Sex workers were to stage a protest outside parliament during the final debate on the bill that will affect the livelihoods of at least 30,000 prostitutes in France, four in five of whom are foreign.

Backed by the Socialist government, the legislation has languished in parliament for nearly two and a half years.

All European countries penalise pimping, but France will become only the fifth to punish the clients of prostitutes, along with Sweden, Norway, Iceland and Britain.

Sweden in 1999 became the first country in the world to make it illegal to pay for sex, in a bid to lower demand.

In France, predominantly right-wing senators oppose the ban on paying for sex, which will be punishable by a 1,500 euro fine for first offenders, increasing to 3,500 euros for repeat offenders. 

But after two debates in each of the chambers of parliament, the lower house, dominated by the left, now has the final say.

The proposal introduced in October 2013 has divided public opinion in France, prompting a group of 343 public figures to issue what they called a "scumbags' manifesto" asserting the right to use prostitutes.

The signatories, who included journalists, writers and actors, said they resented being depicted as "perverts or psychopaths" and refused to allow "deputies (to) legislate norms on our desires and our pleasures".

Socialist lawmaker Maud Olivier, the architect of the bill, has argued repeatedly that prostitutes should be seen as "victims and no longer as delinquents".

The new law will supersede a little enforced 2003 measure penalising the solicitation of clients for sex.

'Changing the mentality'

"This law is essential to ending the idea that it is normal to buy someone's body," Olivier told AFP. "We will succeed in changing the mentality, but new efforts are needed to raise awareness, to train police officers and magistrates."

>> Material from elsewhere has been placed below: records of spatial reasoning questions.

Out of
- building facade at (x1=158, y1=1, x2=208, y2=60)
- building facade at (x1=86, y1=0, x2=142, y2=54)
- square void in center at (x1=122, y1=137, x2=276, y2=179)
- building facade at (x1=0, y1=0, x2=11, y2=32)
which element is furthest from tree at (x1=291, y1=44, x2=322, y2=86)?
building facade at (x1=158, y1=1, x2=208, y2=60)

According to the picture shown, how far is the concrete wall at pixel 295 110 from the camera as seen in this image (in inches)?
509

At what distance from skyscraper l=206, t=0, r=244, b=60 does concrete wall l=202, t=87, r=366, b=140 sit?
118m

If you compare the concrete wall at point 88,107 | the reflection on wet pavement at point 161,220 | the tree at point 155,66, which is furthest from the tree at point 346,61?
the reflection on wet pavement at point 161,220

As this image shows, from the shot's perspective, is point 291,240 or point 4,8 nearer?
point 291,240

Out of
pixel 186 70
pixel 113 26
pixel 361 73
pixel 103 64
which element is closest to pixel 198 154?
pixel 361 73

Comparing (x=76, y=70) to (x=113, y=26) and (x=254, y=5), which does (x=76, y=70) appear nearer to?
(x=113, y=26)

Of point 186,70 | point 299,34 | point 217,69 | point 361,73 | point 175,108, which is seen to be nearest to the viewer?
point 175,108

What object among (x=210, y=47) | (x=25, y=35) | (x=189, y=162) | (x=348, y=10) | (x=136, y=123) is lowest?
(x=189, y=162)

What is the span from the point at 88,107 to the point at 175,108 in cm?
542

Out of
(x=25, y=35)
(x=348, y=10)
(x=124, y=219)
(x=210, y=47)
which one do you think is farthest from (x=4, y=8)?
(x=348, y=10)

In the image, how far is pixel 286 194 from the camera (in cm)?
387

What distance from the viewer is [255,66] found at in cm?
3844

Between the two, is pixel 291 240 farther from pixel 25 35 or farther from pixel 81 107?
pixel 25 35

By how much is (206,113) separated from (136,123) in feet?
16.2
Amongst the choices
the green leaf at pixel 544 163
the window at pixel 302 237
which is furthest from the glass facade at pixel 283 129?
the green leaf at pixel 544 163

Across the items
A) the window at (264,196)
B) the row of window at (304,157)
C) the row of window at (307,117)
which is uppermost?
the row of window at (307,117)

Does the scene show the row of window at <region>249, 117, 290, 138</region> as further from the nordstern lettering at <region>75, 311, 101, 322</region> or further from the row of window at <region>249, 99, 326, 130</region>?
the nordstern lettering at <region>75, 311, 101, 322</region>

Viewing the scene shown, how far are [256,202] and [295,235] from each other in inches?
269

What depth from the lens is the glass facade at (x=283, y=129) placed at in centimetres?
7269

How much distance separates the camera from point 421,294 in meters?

The new law will also require offenders to take a course to learn about the conditions faced by sex workers. 

The bill calls for measures -- backed by an annual budget of 4.8 million euros -- to help prostitutes find other jobs and a six-month residency permit for foreign sex workers.

The bulk of sex workers in France are from eastern Europe, Africa, China and Latin America.

"They would do better to leave us alone and combat the networks that exploit girls," a sex worker in Paris's western Porte Dauphine area told Le Parisien daily.

On Tuesday, 13 associations which support prostitutes joined forces to condemn the law which they said threatened sex workers' livelihoods and was "essentially repressive".

"We already see the consequences. Those who can afford to have left for neighbouring countries, while others are looking for... procurer to put them in contact with clients," said Morgane Merteuil of the STRASS sex workers' union.

Critics also point to the difficulty of proving paying for sex, since the money usually changes hands in private.

And those who buy sex over the Internet are unlikely to be caught by the new law, experts say.

"Dating websites are one of the main ways to connect prostitutes and clients," said sociologist Laurent Melito. "Then people call each other. How are you going to control that?"

The kinds of algorithms used to block child pornography and jihadist recruitment cannot be used to combat prostitution because the "risk of error" is too great, communications researcher Olivier Ertzscheid told AFP.